Parameter NameSymbolUnitValue
Internal Friction AngleθDeg22.7
CohesioncMPa5.85
Initial Permeabilityk0mD1.00
PorosityΦ10.1
ViscosityϑmPa·s1
Fluid Densityρkg/m31000
Pore PressurepMPa3
Confining PressurePcMPa8

Research on the Law of Crack Propagation in Oil Well Fracturing Process (29)

Table 3.Comparison of numerical and experimental peak stress values under fluid-solid coupling.

Table 3.Comparison of numerical and experimental peak stress values under fluid-solid coupling.

IDPeak Stress/MPaUncorrected Error/%Corrected Error/%
Corrected ValueExperimental Value
A129.4729.947.871.56
A241.3141.134.760.43
A351.3851.312.950.14

Research on the Law of Crack Propagation in Oil Well Fracturing Process (30)

Table 4.Physical parameters and values required for hydraulic fracturing simulation.

Table 4.Physical parameters and values required for hydraulic fracturing simulation.

Parameter NameSymbolUnitValue
Interlayer Elastic ModulusE1GPa5.02
Reservoir Elastic ModulusE2GPa9.98
Interlayer Poisson’s Ratioμ110.2207
Reservoir Poisson’s Ratioμ210.2337
Initial Permeabilityk0m21.00 × 10−15
ViscosityϑmPa·s1
Fluid Densityρkg/m31000

Disclaimer/Publisher’s Note: The statements, opinions and data contained in all publications are solely those of the individual author(s) and contributor(s) and not of MDPI and/or the editor(s). MDPI and/or the editor(s) disclaim responsibility for any injury to people or property resulting from any ideas, methods, instructions or products referred to in the content.

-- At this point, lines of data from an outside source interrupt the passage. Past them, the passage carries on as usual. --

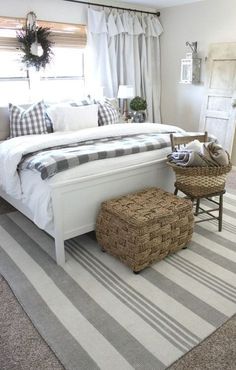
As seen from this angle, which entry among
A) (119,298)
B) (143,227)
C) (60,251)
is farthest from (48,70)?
(119,298)

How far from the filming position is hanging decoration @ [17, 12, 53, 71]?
12.0ft

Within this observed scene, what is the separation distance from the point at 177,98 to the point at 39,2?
7.91 ft

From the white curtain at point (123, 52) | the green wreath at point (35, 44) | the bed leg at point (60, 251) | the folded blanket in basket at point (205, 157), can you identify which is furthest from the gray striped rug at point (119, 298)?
the white curtain at point (123, 52)

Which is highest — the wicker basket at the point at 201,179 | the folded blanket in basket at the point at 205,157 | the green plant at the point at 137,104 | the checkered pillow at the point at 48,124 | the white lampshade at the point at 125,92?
the white lampshade at the point at 125,92

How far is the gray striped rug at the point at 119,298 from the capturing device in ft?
5.12

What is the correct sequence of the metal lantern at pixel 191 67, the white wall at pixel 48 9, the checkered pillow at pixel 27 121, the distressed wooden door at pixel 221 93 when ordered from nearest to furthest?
the checkered pillow at pixel 27 121
the white wall at pixel 48 9
the distressed wooden door at pixel 221 93
the metal lantern at pixel 191 67

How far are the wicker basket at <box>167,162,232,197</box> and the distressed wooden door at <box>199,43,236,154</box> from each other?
192cm

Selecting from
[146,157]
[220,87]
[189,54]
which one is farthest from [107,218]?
[189,54]

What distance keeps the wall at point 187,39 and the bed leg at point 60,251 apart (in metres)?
3.03

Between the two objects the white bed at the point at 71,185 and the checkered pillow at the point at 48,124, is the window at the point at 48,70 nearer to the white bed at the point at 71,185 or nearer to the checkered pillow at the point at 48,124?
the checkered pillow at the point at 48,124

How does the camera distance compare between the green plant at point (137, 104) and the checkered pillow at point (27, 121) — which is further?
the green plant at point (137, 104)

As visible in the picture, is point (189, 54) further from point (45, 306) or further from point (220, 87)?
point (45, 306)

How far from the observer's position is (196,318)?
176 centimetres

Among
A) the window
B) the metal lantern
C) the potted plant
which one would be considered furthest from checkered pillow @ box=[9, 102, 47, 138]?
the metal lantern
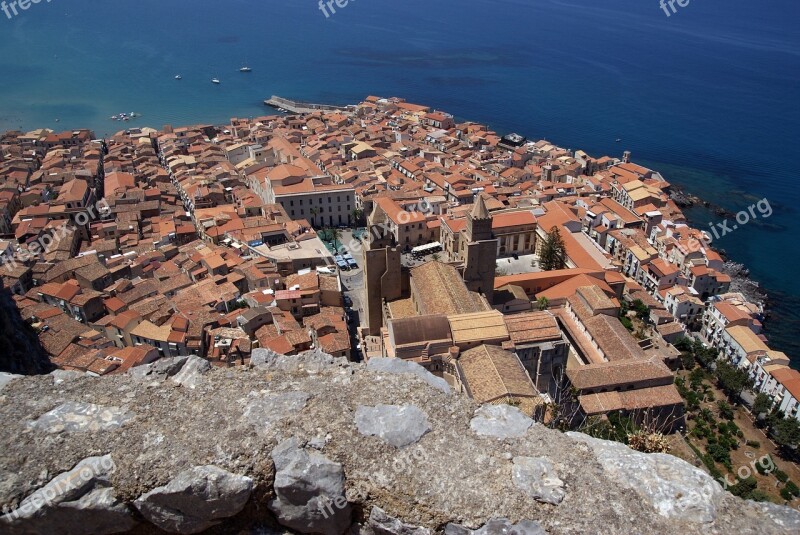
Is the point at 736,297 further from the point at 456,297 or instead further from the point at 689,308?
the point at 456,297

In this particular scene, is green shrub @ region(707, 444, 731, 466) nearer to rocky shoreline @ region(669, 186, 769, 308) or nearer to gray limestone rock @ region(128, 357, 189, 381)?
rocky shoreline @ region(669, 186, 769, 308)

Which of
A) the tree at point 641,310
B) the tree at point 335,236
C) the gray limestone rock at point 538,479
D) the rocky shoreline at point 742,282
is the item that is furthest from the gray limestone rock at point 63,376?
the rocky shoreline at point 742,282

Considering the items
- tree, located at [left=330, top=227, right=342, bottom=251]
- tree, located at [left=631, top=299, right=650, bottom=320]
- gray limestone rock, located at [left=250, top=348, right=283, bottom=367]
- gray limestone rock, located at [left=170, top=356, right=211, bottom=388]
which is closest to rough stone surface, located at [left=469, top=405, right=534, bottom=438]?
gray limestone rock, located at [left=250, top=348, right=283, bottom=367]

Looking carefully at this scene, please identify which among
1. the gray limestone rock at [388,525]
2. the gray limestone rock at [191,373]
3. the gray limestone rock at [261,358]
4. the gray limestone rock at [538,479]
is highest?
the gray limestone rock at [191,373]

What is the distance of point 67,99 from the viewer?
73.9 m

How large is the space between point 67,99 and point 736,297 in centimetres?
8106

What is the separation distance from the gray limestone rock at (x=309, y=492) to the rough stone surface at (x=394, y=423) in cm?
44

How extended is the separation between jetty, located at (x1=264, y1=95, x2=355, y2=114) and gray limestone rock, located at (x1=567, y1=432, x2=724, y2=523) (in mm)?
69083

© 2024 by the authors. Licensee MDPI, Basel, Switzerland. This article is an open access article distributed under the terms and conditions of the Creative Commons Attribution (CC BY) license (https://creativecommons.org/licenses/by/4.0/).
Research on the Law of Crack Propagation in Oil Well Fracturing Process (2024)
Top Articles
Latest Posts
Article information

Author: Delena Feil

Last Updated:

Views: 5646

Rating: 4.4 / 5 (65 voted)

Reviews: 88% of readers found this page helpful

Author information

Name: Delena Feil

Birthday: 1998-08-29

Address: 747 Lubowitz Run, Sidmouth, HI 90646-5543

Phone: +99513241752844

Job: Design Supervisor

Hobby: Digital arts, Lacemaking, Air sports, Running, Scouting, Shooting, Puzzles

Introduction: My name is Delena Feil, I am a clean, splendid, calm, fancy, jolly, bright, faithful person who loves writing and wants to share my knowledge and understanding with you.